The empty cartridge cases Major Harley had found, seven of them, came from a two-two automatic, a small weapon with small stopping qualities but deadly enough at close quarters. And this fact, once established, made both the Major and Bobby remember Miss Perkins’s incidental remark that the pistol belonging to Mr. Broast was a ‘tiny thing’. It looked therefore, if Miss Perkins were correct, as if a weapon of the kind used had been in the possession of the librarian, in addition to the one for which he had a licence. Bobby remembered, too, that occasion when he had seen in the librarian’s hand something small and bright and hard that might have been a small automatic but afterwards appeared to have been only an electric torch.
The careful examination made of the vicinity revealed nothing else of interest. Traces were found of Mr. Adams’s presence, but that was only to be expected since he had been the first on the scene. A half smoked cigarette found in the hedge, for instance, he agreed at once was his. He had been smoking it when he first saw the body, and he supposed he must have thrown it away, though he did not remember doing so.
From the field Major Harley went on to the house where the only fact of importance that emerged was that Virtue had called the previous evening and had apparently had some dispute with Sir William, since their voices had been heard raised as if they were quarrelling, and since Wilson, the butler, when he took in whisky and soda, noticed that they both looked flushed and angry. Mr. Virtue had left almost immediately, and Wilson remembered that when he cleared away the tray, the glasses had not been used, so that apparently the visitor had either refused a drink or had not been offered one.
Killick thought this very important. The Major agreed that it would have to be looked into.

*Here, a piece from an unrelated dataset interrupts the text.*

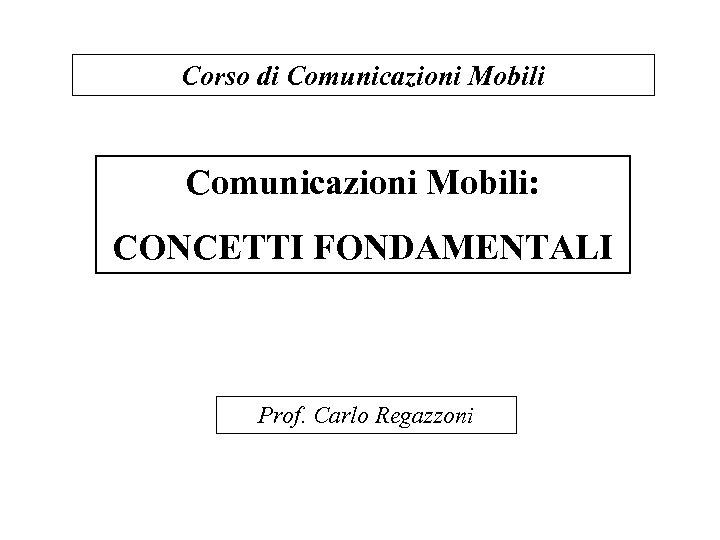 Corso di Comunicazioni Mobili: CONCETTI FONDAMENTALI Prof. Carlo Regazzoni
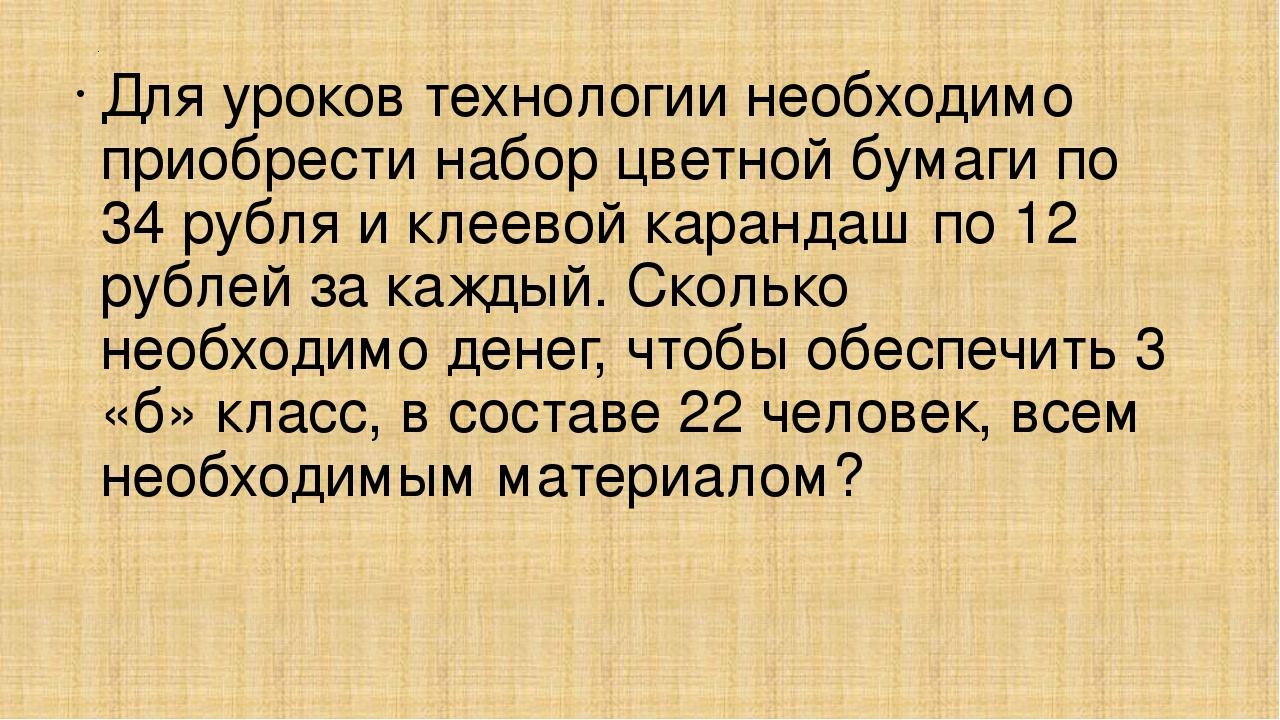 . Для уроков технологии необходимо приобрести набор цветной бумаги по 34 рубл...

Bobby reflected that the quarrel had taken place about eight and the murder apparently between eleven and midnight—three or four hours later. The Major said:
“Only for what? What had Virtue to do with Winders? There’s no motive.”
“Motive no concern of ours, sir,” said Killick firmly. “It’s facts we want.”
Bobby said:
“A jury always wants a motive.” He added: “I get the feeling there’s someone watching all the time, always just one move ahead of us, someone working out a plan we’ve no idea of yet.”
Killick said:
“We always seem to trace the pistol back to Mr. Broast.”
The Major went over to the ’phone and rang up Wynton Lodge. It was Olive who answered. Evidently no news of this fresh tragedy had yet reached there. Olive explained that Mr. Broast had left by the early train for London, and had not said when he would be back. It was a piece of news that made Major Harley, Killick, Bobby, exchange doubtful glances.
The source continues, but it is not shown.